> **Exercício curto 1**
De acordo com o texto sobre Edgar Rodrigues, qual era o nome verdadeiro do escritor?
> **Exercício curto 2**
Prossiga com o texto sobre Edgar Rodrigues e a resistência popular no Brasil a partir da última frase apresentada.

> **Trecho do documento**
Acerca do Autor
Edgar Rodrigues é o pseudômino do escritor e ativista anarquista Antônio
Francisco Correia, nascido em Portugal em 1921 e morto no Rio de Janeiro em
2009. Edgar Rodrigues foi filho de militante anarco-sindicalista ligado à CGT e
a AIT (conhecida como 1ª Internacional). Seu pai foi preso em 1936 pela polícia
política salazarista e assim o jovem escritor já observava pessoalmente o que
era a repressão aos militantes libertários. Edgar Rodrigues passaria a militar
no movimento anarquista português até 1951, quando, fugindo da repressão,
embarcou rumo ao Brasil. Foi em terras brasileiras que se dedicou à pesquisa de
jornais e periódicos libertários, entrevistou militantes da nossa primeira
geração de sindicalistas, recolheu atas de reuniões e assembleias, e trabalhou
no sentido da preservação da memória do movimento anarco-sindicalista e, de maneira
mais geral, da história das lutas sociais no Brasil. O seu “Socialismo e
Sindicalismo no Brasil” data de 1969.
As origens dos movimentos de
resistência popular no Brasil
De maneira pioneira, Edgar Rodrigues destaca em sua história do
movimento social brasileiro a importância da resistência quilombola.
Ressaltamos o pioneirismo pois ainda hoje faltam na nossa historiografia
maiores esforços no sentido de resgatar a história da resistência dos escravos
africanos no Brasil, não só por meio dos Quilombos – comunidades
auto-organizadas e de caráter igualitário – mas por outras formas de
resistência, como a sabotagem do trabalho organizada coletivamente, a
resistência cultural e religiosa em que pese as proibições oficiais dos jogos
de capoeira e qualquer modo de reunião dos negros, além de ações diretas, como
a destruição de engenhos, dos instrumentos de trabalho e assassinatos dos
capatazes mais cruéis.
Edgar Rodrigues é muito minucioso quando expõe as formas de controle e
opressão tanto dos senhores de escravo, quanto, posteriormente, dos senhores de
terra em relação aos colonos estrangeiros e aos burgueses em relação aos seus
assalariados. No que se refere ao trabalhador africano escravizado, além da má
alimentação e dos espancamentos gratuitos, havia punições bárbaras para os
rebeldes e, denominados, “fujões”.

> **Informações exibidas**
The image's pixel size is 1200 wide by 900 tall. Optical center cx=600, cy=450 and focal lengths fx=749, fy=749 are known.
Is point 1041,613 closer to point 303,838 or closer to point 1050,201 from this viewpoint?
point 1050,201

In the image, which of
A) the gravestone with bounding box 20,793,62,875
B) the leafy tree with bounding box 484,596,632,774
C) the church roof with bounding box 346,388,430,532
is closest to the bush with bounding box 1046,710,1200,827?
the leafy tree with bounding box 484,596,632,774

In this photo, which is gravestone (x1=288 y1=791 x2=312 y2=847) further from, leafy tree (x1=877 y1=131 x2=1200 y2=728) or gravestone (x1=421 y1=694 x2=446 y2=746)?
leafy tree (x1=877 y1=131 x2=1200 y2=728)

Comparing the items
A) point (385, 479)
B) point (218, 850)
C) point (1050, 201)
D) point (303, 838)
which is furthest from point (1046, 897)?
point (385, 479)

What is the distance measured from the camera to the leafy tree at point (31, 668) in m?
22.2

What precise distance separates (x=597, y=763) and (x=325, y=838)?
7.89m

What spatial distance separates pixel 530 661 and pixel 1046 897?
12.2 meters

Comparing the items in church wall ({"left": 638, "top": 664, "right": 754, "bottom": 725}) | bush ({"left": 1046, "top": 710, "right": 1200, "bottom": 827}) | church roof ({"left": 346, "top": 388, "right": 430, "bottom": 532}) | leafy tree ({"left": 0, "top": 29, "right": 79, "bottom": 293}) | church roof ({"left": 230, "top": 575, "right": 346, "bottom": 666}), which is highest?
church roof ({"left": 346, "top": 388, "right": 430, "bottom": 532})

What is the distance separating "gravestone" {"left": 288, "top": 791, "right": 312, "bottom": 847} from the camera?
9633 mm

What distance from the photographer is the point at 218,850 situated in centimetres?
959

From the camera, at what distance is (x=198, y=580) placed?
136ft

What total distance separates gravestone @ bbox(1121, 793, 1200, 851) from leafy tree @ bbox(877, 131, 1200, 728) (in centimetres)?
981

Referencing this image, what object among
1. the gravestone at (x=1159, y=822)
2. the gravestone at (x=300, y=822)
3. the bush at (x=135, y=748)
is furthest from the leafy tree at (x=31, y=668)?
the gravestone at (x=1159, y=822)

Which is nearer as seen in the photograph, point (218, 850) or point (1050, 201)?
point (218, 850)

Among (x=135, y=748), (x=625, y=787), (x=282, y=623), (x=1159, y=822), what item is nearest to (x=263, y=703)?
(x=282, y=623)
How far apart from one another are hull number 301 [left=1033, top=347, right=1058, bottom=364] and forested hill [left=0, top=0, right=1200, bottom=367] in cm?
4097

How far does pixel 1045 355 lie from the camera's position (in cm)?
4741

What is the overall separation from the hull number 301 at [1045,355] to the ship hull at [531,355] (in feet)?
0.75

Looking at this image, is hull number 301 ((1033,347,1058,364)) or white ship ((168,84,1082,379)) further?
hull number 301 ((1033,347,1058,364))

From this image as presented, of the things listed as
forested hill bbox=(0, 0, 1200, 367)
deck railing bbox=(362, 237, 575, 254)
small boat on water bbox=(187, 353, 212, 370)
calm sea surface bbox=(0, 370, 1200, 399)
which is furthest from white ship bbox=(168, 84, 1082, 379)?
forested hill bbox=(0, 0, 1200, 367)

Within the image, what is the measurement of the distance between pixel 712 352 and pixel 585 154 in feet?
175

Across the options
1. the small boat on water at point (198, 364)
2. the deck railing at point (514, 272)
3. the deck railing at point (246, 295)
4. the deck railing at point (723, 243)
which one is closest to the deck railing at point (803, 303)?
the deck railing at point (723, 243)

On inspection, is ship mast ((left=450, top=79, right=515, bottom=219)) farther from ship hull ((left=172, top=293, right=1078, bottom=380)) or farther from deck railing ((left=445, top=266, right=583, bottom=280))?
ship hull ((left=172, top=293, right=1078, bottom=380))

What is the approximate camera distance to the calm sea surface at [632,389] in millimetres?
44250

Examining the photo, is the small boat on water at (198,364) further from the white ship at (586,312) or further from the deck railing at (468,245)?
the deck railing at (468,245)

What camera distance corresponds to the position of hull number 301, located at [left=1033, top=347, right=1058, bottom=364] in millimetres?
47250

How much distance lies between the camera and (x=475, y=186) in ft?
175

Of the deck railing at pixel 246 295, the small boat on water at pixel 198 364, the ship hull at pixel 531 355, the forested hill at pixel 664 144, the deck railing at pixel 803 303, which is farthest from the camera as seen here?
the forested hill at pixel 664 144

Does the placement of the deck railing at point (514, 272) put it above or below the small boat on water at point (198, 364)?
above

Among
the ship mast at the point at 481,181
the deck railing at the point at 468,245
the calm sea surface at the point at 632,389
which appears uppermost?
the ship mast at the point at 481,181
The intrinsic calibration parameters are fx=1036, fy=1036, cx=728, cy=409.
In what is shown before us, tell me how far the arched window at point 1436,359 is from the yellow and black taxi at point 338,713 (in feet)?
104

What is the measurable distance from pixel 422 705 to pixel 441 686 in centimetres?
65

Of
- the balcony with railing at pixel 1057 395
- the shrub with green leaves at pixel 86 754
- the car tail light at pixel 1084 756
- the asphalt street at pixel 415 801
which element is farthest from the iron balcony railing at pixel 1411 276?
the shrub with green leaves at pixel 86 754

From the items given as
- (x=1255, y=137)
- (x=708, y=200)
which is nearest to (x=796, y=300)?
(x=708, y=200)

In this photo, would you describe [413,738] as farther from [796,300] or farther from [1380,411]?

> **Resposta esperada 1**
Antônio Francisco Correia.

> **Resposta esperada 2**
“Os castigos no ‘Tronco’ de pés
e mãos amarradas e o pescoço imobilizado entre dois pedaços de madeira, o
suplício do ‘Viramundo’, um pequeno instrumento de ferro, que prendia pés e
mãos do escravo, forçando-o a terríveis posições por muitos dias, o Cêpo, um
grande toro de madeira que obrigava a carregar à cabeça e o mesmo preso ao
tornozelo por grossas correntes de ferro”. Havia ainda o “Limbambo” que era uma
argola de ferro em volta do pescoço cheia de chocalhos. A “Golinha” que eram
placas de ferro pesadas com palavras humilhantes, os “Anginhos” que eram anéis
de ferro com parafusos que apertavam até esmagar qualquer parte do corpo e o
velho “Chicote”.
O que é importante ressaltar é que todo o período histórico abordado
por Edgar Rodrigues irá abranger a prática dos castigos físicos, torturas e
espancamentos aos rebeldes, sejam os escravos fugitivos das fazendas, sejam os
pioneiros libertários e operários da república velha. Durante os anos
imediatamente posteriores à abolição (1888) e ao fim do Império (1889) até
1913, a classe dominante brasileira, por meio dos seus jornais e oradores no
parlamento, negava a existência da chamada “Questão Social” no Brasil. Diziam
que a questão social era um problema exclusivamente europeu, onde havia o
excesso de mão de obra e a falta de terras. E daí advém uma primeira e decisiva
importância do movimento sindical anarquista que começa a ganhar força
especialmente a partir do 1º Congresso Operário no Brasil em 1906: por meio dos
seus periódicos, comícios e reuniões, os anarquistas contrapõem as mentiras dos
patrões e do governo, expondo as péssimas condições de trabalho no campo e na
cidade.
No interior a situação era particularmente mais dramática.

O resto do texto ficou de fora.